10  The package

The traits.build package provides a workflow for harmonising data from disconnected primary sources and arises from the AusTraits project. In 2023 this package was spun out as a separate package from the autraits.build repository.

The traits.build package provides the functions needed to build a compilation from the primary sources ino a standardised database. specified

The core components of the {traits.build} package are:

  1. 15 functions functions, supplemented by a detailed protocol to wrangle diverse datasets into input files with a common structure that captures both the trait data and all essential metadata and context properties. These are a table (data.csv) containing all trait data, taxon names, location names (if relevant), and any context properties (if relevant) and a structured metadata file (metadata.yml) that assigns the columns from the data.csv file to their specific variables and maps all additional dataset metadata in a structured format.

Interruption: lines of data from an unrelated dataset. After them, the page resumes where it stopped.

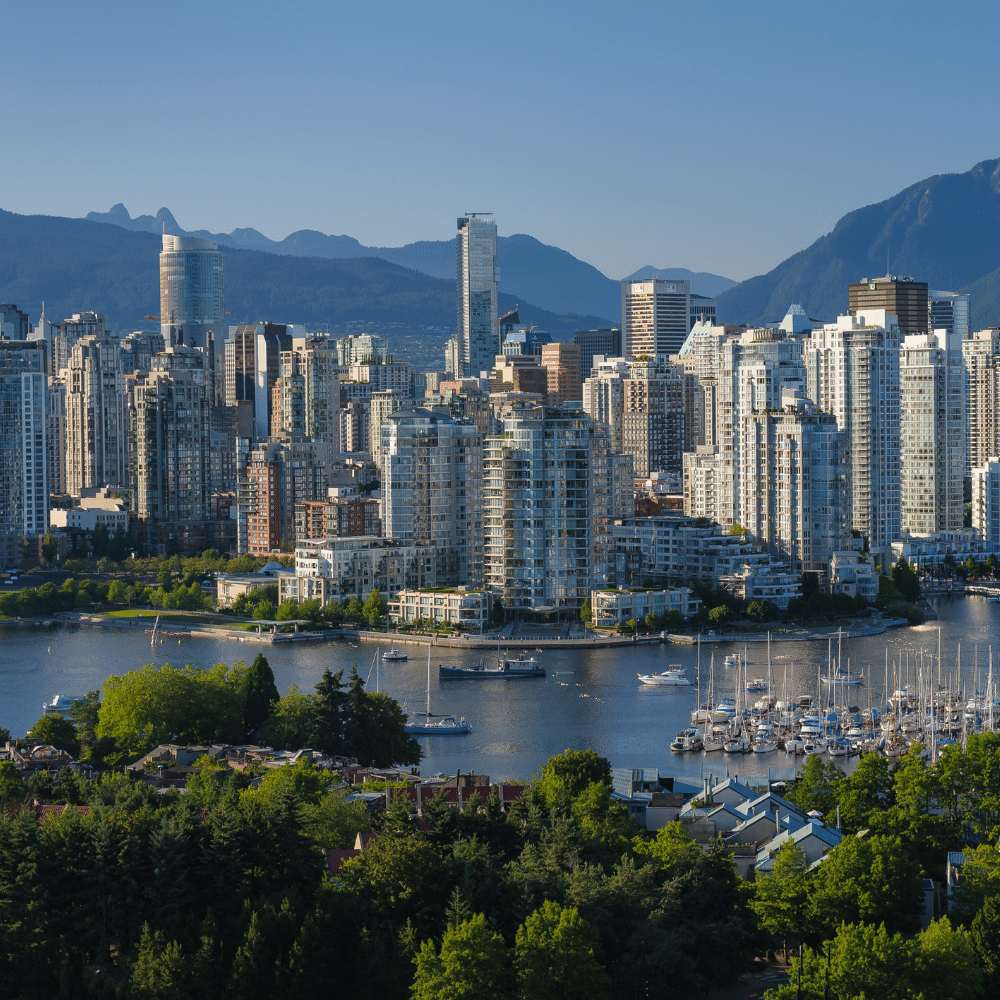 Granville Island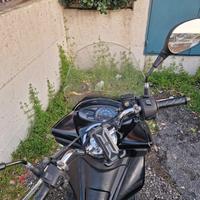 honda pcx 125
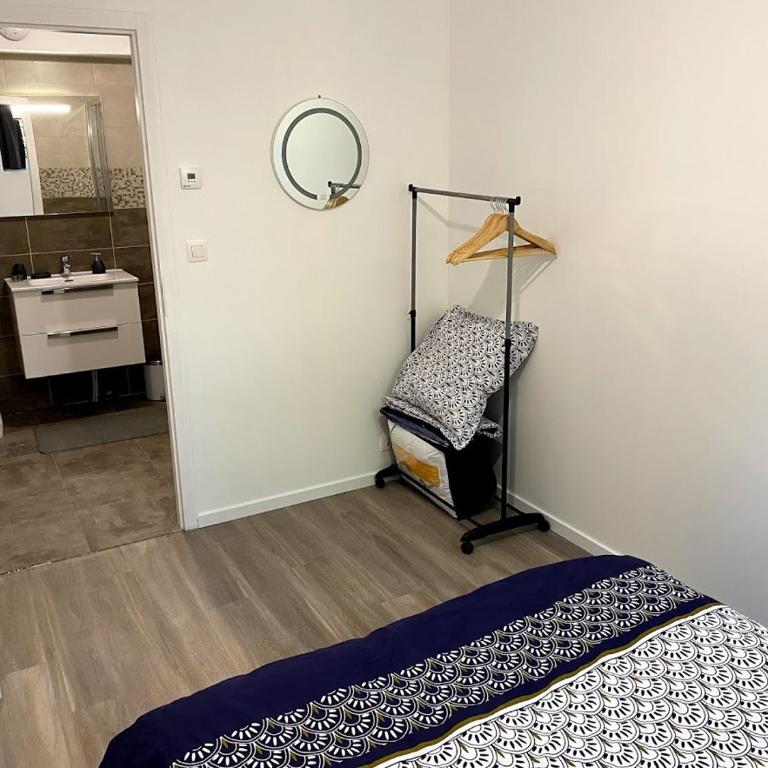 L'Industriel - Appartement 1 Chambre - 11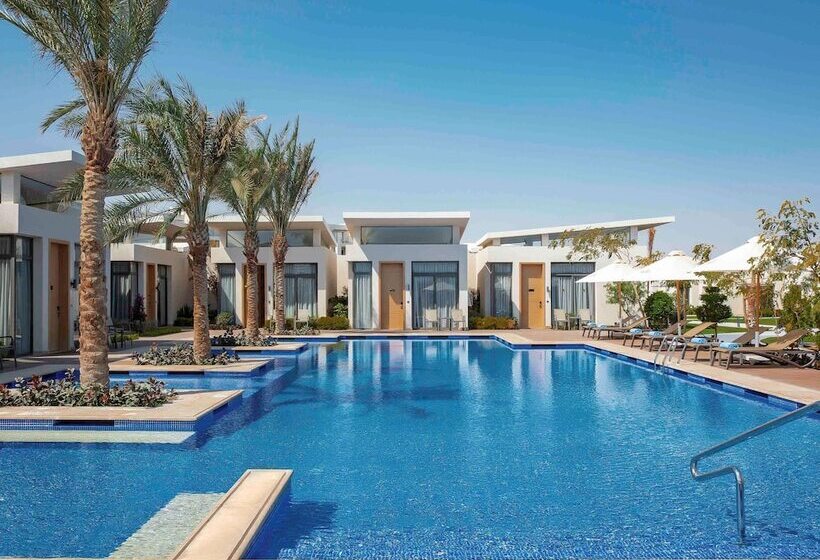 Hotel Rixos Premium Magawish Suites and Villas - Ultra All Inclusive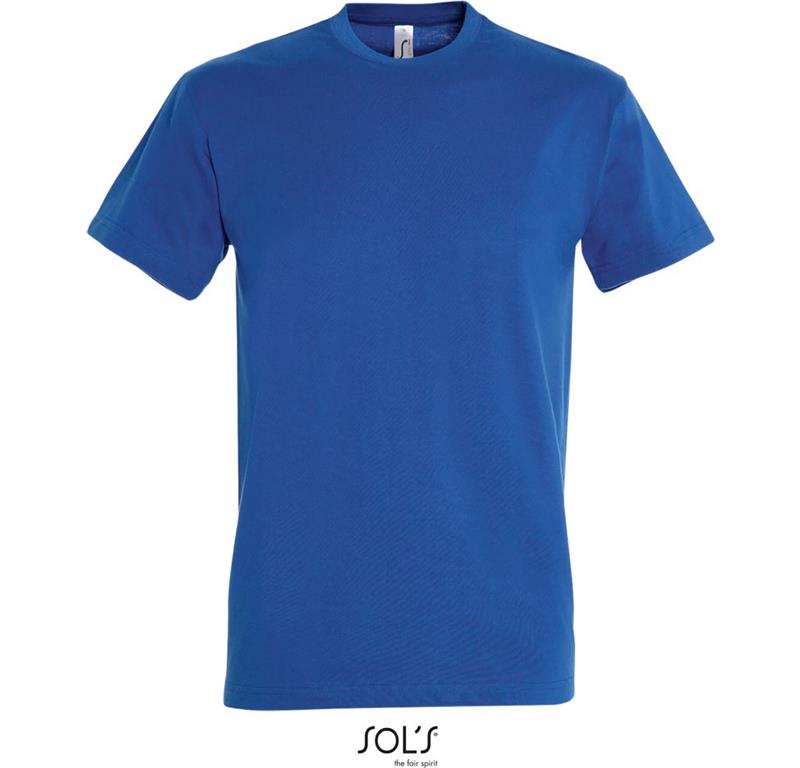 Heavy T-Shirt SOL'S | Imperial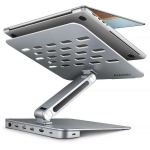 NB ACC STAND 10-16" + I/O HUB/7IN1 HMC-STND AXAGON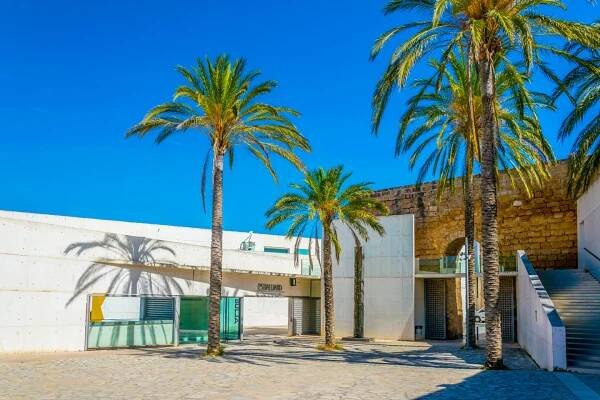Palma de Mallorca (E) 
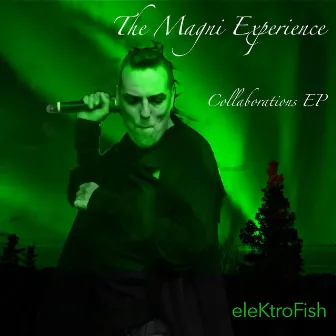 The Magni Experience - Collaborations EP by eleKtroFish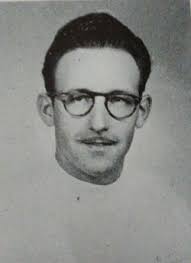 Dr Brownie Eugene Lowery (1923-1998)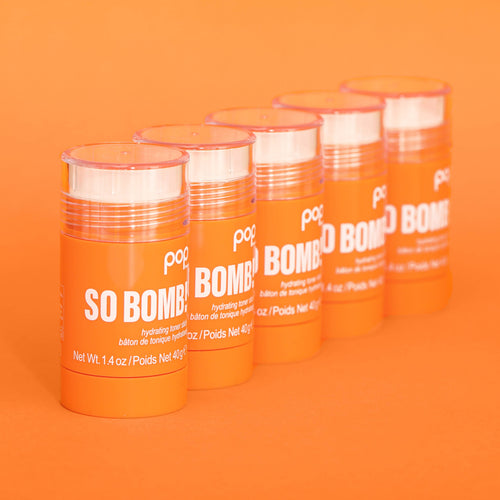 Pop beauty - SO BOMB hydrating stick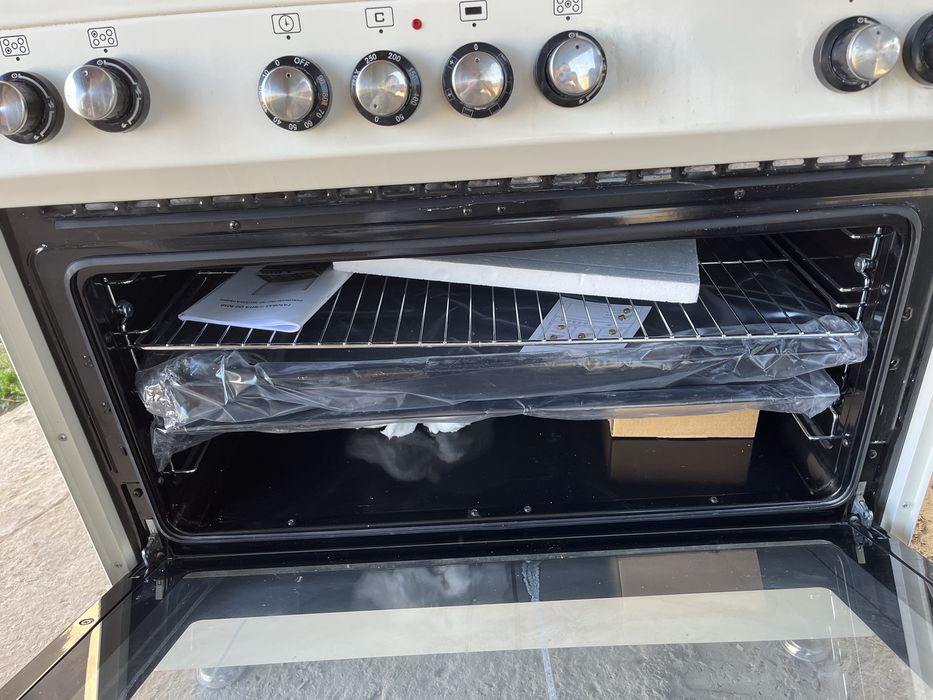 Продается Газовая плита OG 9050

  2. An R-based pipeline to combine the input files into a single harmonised database with aligned trait names, aligned units, aligned categorical trait values, and aligned taxon names. Four database-specific configuration files are required for the build process, 1) a trait dictionary; 2) a units conversion file; 3) a taxon list; and 4) a database metadata file.

Guided by the information in the configuration files, the R-scripted workflow combines the data.csv and metadata.yml files for the individual datasets into a unified, harmonised database. There are three distinct steps to this process, processed by a trio of functions, dataset_configure, dataset_process, and dataset_taxonomic_updates. These functions cyclically build each dataset, only combining them into a single database at the end of the workflow.

A combination of automated tests and other quality controls ensure each dataset has been appropriately merged in and the output data are reliable, accurate, and supported by detailed metadata.